## BEGIN

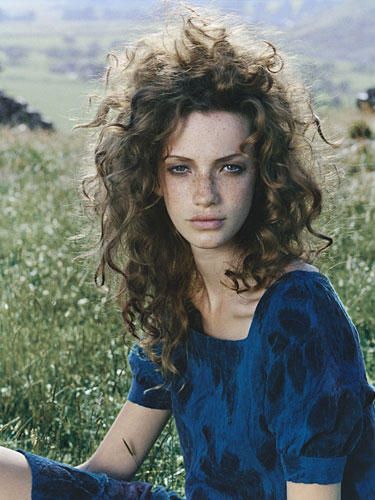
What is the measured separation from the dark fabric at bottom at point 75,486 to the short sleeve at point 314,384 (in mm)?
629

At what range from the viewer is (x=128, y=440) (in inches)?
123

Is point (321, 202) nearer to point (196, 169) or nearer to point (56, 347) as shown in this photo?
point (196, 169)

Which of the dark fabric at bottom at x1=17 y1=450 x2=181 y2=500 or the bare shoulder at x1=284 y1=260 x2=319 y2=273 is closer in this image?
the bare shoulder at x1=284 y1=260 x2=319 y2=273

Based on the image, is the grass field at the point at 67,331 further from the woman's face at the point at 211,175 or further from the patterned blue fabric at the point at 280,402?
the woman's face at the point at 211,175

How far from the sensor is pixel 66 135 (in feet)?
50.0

## END
## BEGIN

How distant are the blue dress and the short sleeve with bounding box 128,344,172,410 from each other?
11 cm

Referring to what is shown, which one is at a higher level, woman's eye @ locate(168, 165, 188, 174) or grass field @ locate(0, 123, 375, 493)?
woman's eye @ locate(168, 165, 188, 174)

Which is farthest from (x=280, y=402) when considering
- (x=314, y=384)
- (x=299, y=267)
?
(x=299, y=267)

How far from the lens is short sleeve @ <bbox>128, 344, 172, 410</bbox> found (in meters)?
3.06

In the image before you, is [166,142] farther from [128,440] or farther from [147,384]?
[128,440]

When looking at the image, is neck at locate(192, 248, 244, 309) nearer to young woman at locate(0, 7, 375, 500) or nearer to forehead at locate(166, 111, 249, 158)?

## END

The request: Please find every line in the records above that contains the word "shoulder", and copy each one out in full. Case counts.

Problem solution:
Which of the dark fabric at bottom at x1=17 y1=450 x2=181 y2=500 or the bare shoulder at x1=284 y1=260 x2=319 y2=273 is closer in this image?
the bare shoulder at x1=284 y1=260 x2=319 y2=273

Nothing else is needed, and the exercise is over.